When her friend refused to pay respects 

To his no good two faced step mother, 

She brought flowers and sat at the cemetary gate till dusk. 

They asked her to leave. 

 

I can still see the sunlight peeking through

The the frizzy haired gaps in her bun,

Her cheeks embraced by laughter wrinkles,

Eyes touched with tears.

 

She made me happy. 

We are done here. 

Brecht and Hawthorne

June 6 2015                     Joe Heidenescher

Biology doesn’t create or explain life,

Biology names life, open on a table.

Heart beating in hand, blood on the floor.

 

The stoic eats the heart,

The fanatic calcifies it,

The scientist watches it die.

 

There is a poem, by a man that goes:

 

Society without a heart is sad,

A society that needs more heart is even sadder.

National Running Day

June 6 2015                     Joe Heidenescher

Today is national running day,

So I suited up for a 5k,

We were raising money for some cure,

I came in fifth place --

Not bad for a beginner.

 

Came home to honey,

She had a hard day and the cat was sick.

I made dinner in my compression pants,

Lyca as amphibious skin,

Absorbing bacon grease and cigarette smoke.

 

“How was the race?” she asked, ash tray in hand.
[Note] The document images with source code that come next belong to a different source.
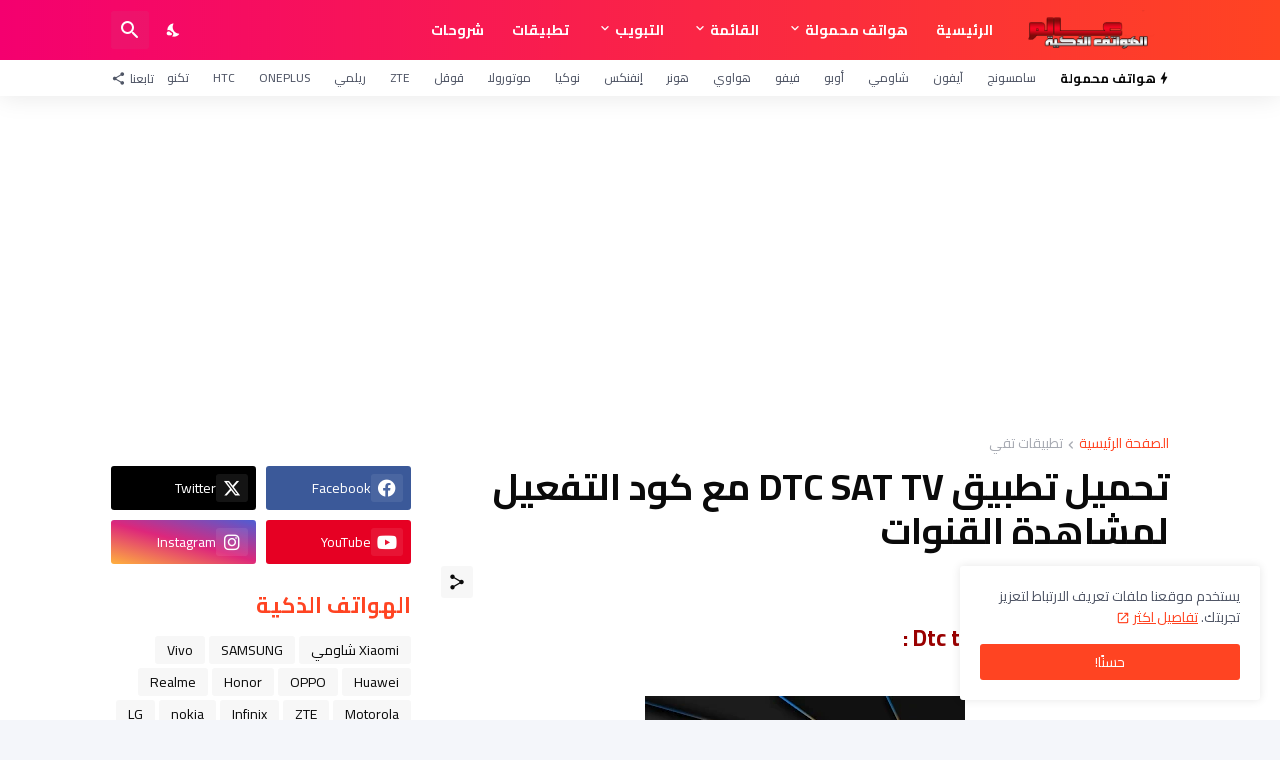

--- FILE ---
content_type: text/html; charset=utf-8
request_url: https://www.google.com/recaptcha/api2/aframe
body_size: 265
content:
<!DOCTYPE HTML><html><head><meta http-equiv="content-type" content="text/html; charset=UTF-8"></head><body><script nonce="esJLfl4U0Slbo_MBM1wD-Q">/** Anti-fraud and anti-abuse applications only. See google.com/recaptcha */ try{var clients={'sodar':'https://pagead2.googlesyndication.com/pagead/sodar?'};window.addEventListener("message",function(a){try{if(a.source===window.parent){var b=JSON.parse(a.data);var c=clients[b['id']];if(c){var d=document.createElement('img');d.src=c+b['params']+'&rc='+(localStorage.getItem("rc::a")?sessionStorage.getItem("rc::b"):"");window.document.body.appendChild(d);sessionStorage.setItem("rc::e",parseInt(sessionStorage.getItem("rc::e")||0)+1);localStorage.setItem("rc::h",'1769166086008');}}}catch(b){}});window.parent.postMessage("_grecaptcha_ready", "*");}catch(b){}</script></body></html>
“It was packed. But they raised five grand.”

“What for again?”

“I think it was for lung cancer.”


Our cat died a week later.

Wheel of Fortune

June 6 2015                     Joe Heidenescher

America is a looming disaster.

Economies fail, oil is expensive, banks are de-regulated.

There is a wheel, it spins,

Breeds misfortune.

 

Can I buy a vowel?

 

I’d like to solve the puzzle Pat.


“This land is my land, this land is your land.”